Bihar polls: Today’s third phase a test for grand alliance, BJP pockets

  • Ashok Mishra and Kumar Uttam, Hindustan Times, Patna
  • Updated: Oct 28, 2015 01:35 IST
Polling officials on their way to the polling booth from Golghar for the ongoing Bihar Assembly Elections, in Patna. (Arvind Yadav/ HT Photo)

The BJP’s traditional hold over ‘urban’ pockets, chief minister Nitish Kumar’s popularity on home turf Nalanda and RJD chief Lalu Prasad’s political clout will be put to test in the third phase of assembly elections in Bihar on Wednesday.
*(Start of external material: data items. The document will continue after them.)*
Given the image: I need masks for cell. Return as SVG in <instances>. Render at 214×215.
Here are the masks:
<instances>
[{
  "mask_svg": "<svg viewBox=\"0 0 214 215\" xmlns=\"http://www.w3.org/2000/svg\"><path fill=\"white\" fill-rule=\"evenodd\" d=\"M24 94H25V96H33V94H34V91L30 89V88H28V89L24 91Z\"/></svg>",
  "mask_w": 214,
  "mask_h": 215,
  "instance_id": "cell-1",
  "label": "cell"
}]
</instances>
Covering 50 seats across six districts, this is the toughest phase for the three-party Mahagathbandhan or grand alliance (GA) and the Bharatiya Janata Party-led NDA with both dispensations having claimed a substantial lead in the previous two phases involving 81 seats in the 243-member Bihar assembly.

Kumar’s credibility as the chief minister -- eight of his 10 years at the helm with friend-turned-foe BJP -- and his popularity in Nalanda are at stake in the third phase. Analysts say he is facing his first major challenge in 25 years in the district’s seven assembly seats.

In the 2010 assembly polls, Kumar’s Janata Dal(United) bagged six of these seats while BJP, now his rival, won the Rajgir reserved seat.

This phase is also crucial for ally Lalu Prasad Yadav on two counts. Besides his influence in 10 assembly segments of Saran, the Lok Sabha seat he had represented thrice, the political future of sons Tej Pratap Yadav and Tejashwi Yadav is dependent on the outcome.

This is the maiden election for Tej Pratap and Tejashwi, contesting the Mahua and Raghopur seats.

For the BJP, this phase covers several urban and semi-urban pockets, including state capital Patna, that have been its strongholds. The NDA’s hopes also rest on the considerable presence of upper caste and Dalit voters in the 50 seats in this phase.

However, the BJP has taken no chances with Prime Minister Narendra Modi addressing 17 rallies so far to ensure a victory necessary for the NDA, to eventually get a majority in Rajya Sabha for passing bills that have been stalled by the opposition.

Modi has been backed by a contingent of central ministers while front bodies like the RSS, VHP, Bajrang Dal and Durga Vahini have helped the NDA constituents in the high-pitch electoral battle.

In 2010, the BJP had won 20 of the 50 seats going to the polls on Wednesday. It is contesting 34 seats this time while allies Lok Janshakti Party, Hindustani Awam Morcha (Secular) and Rashtriya Lok Samata Party (RLSP) are contesting 10, four and two respectively.

The stakes are higher for the BJP in Patna, Bhojpur and Buxar districts, where it had won 12 seats last time.

The JD(U) had won 23 seats while RJD won seven of these 50 seats in 2010. This time, RJD is contesting 25 seats, leaving 18 for JD(U) and seven for Congress.

Also read: Bihar polls: PM Modi targets ‘grand alliance’ over caste quota

Kumar and Prasad are banking on consolidation of backward and Dalit votes after having raked up the reservation issue over RSS chief Mohan Bhagwat’s job quota review remark.

After a brief Dussehra break, the campaigning for the third phase was marked by an exchange of barbs between leaders of the NDA and GA over trivial issues.

The GA targeted the Modi government for a bid to scrap quotas for SC, ST and OBCs, and Union minister VK Singh’s dog remark after two Dalit children were burnt alive in Haryana.

The NDA struck back, attacking Kumar over his meeting a tantric and a sting video showing JD(U) legislator Satyadev Singh purportedly accepting bribe from a businessman.

Apart from Prasad’s sons, the third phase will also decide the fate of Brishen Patel, Nand Kishore Yadav, Shrawan Kumar, Harinarayan Singh, Shyam Rajak and Chandrika Rai -- all former ministers – deputy chairman of the state assembly Amarendra Pratap Singh, former union minister Akhilesh Prasad Singh, rebel JD(U) leaders Gyanendra Singh Gyanoo and Anant Singh, and Vivek Thakur, son of BJP leader CP Thakur.